**Problem description**
Repeat only what runs from the line with "メディアでタロー:20070324マル秘ウォッチ永田町4「落選」" through the last line of the data below, both included, keeping every word as it is and leaving out the pictures.

**Records shown**
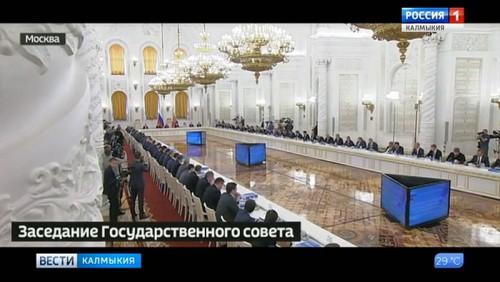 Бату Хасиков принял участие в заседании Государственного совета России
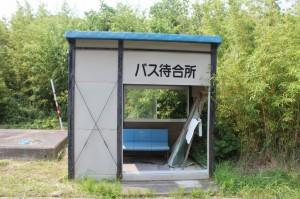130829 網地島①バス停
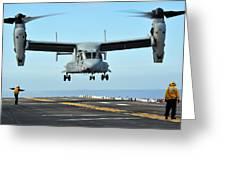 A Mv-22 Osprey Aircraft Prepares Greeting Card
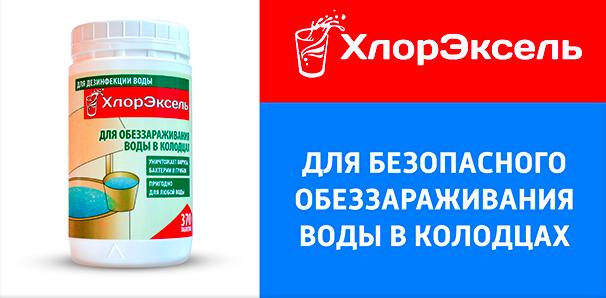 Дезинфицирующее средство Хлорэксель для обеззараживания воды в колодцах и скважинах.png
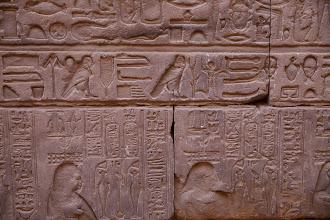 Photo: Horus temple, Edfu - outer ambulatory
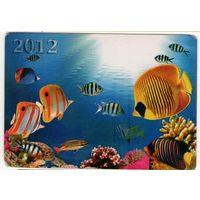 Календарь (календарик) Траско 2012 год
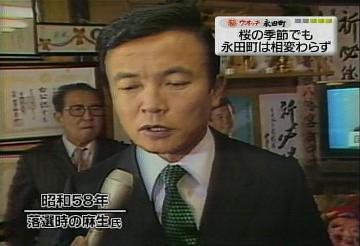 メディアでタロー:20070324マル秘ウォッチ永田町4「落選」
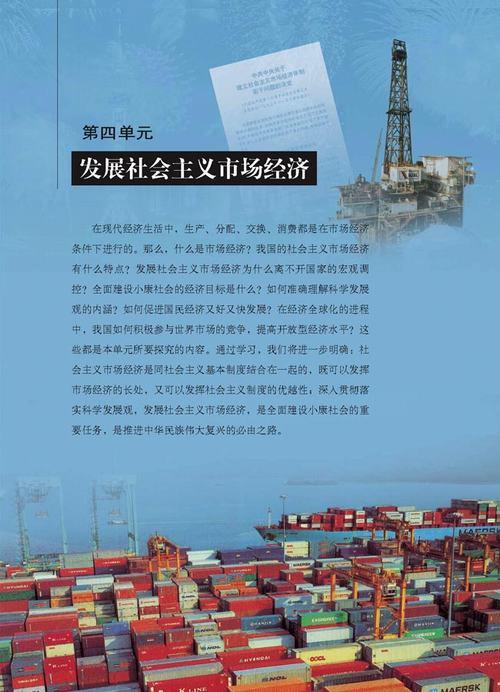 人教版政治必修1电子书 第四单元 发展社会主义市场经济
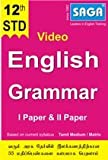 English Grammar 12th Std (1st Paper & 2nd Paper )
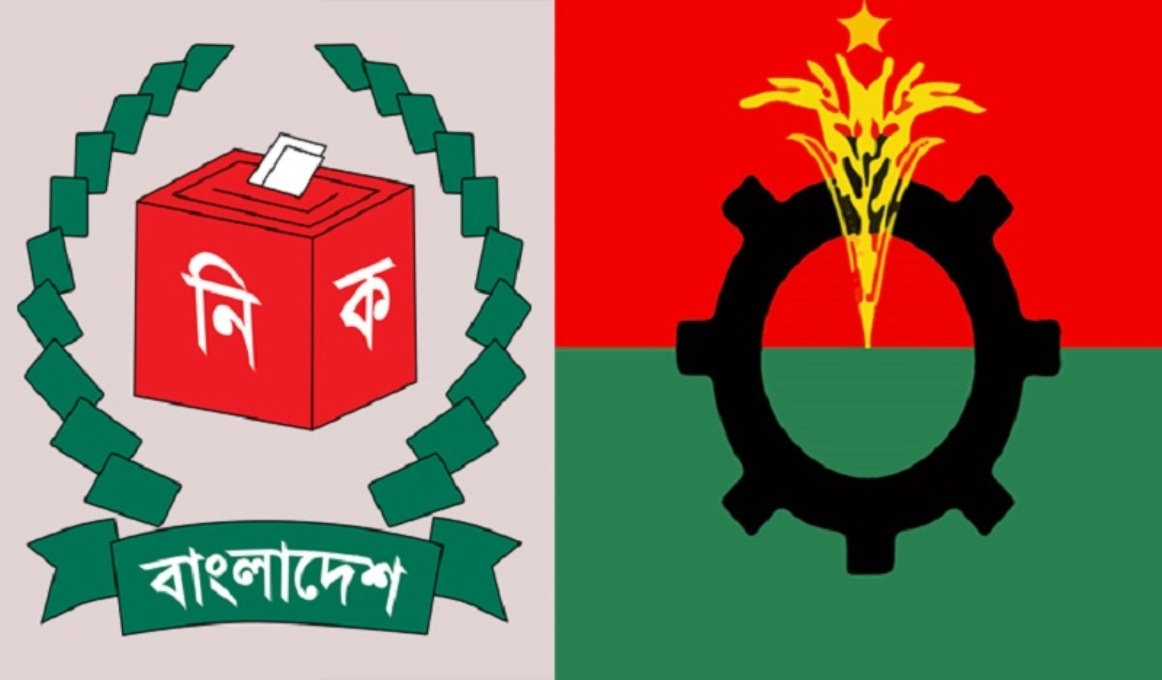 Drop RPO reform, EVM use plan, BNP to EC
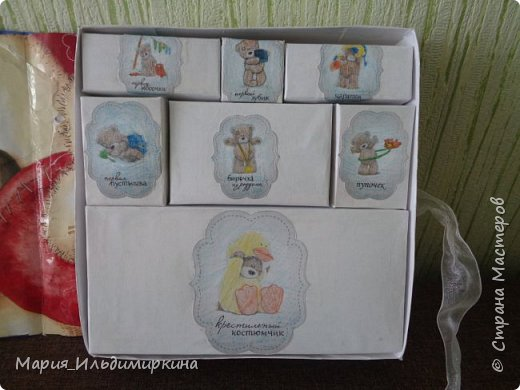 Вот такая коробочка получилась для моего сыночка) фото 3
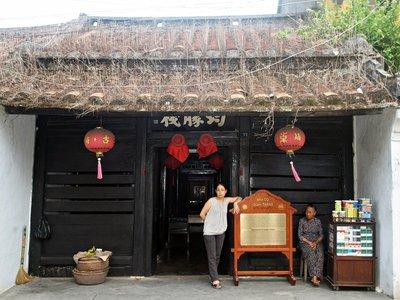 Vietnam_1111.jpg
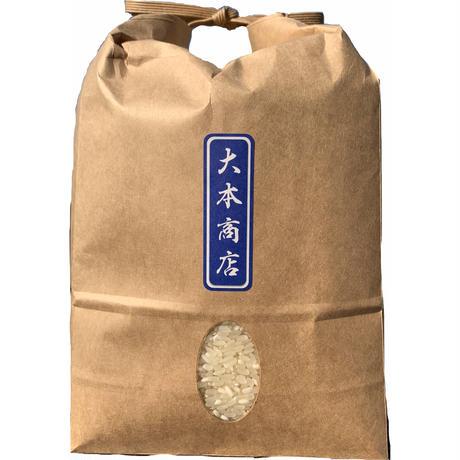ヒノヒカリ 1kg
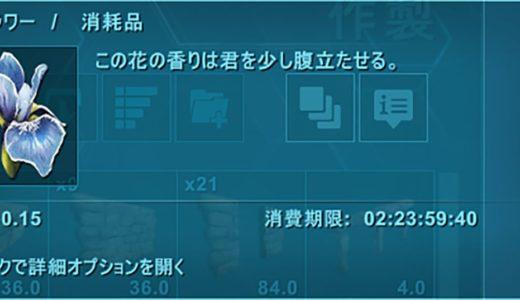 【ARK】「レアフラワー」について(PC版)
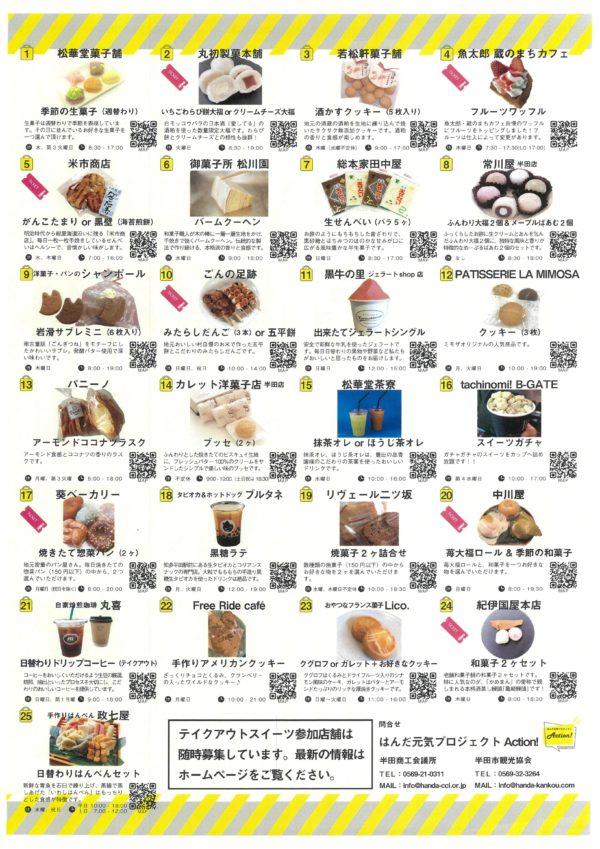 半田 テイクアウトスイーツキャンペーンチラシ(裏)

**Answer to the exercise**
 メディアでタロー:20070324マル秘ウォッチ永田町4「落選」
 人教版政治必修1电子书 第四单元 发展社会主义市场经济
 English Grammar 12th Std (1st Paper & 2nd Paper )
 Drop RPO reform, EVM use plan, BNP to EC
 Вот такая коробочка получилась для моего сыночка) фото 3
 Vietnam_1111.jpg
ヒノヒカリ 1kg
 【ARK】「レアフラワー」について(PC版)
 半田 テイクアウトスイーツキャンペーンチラシ(裏)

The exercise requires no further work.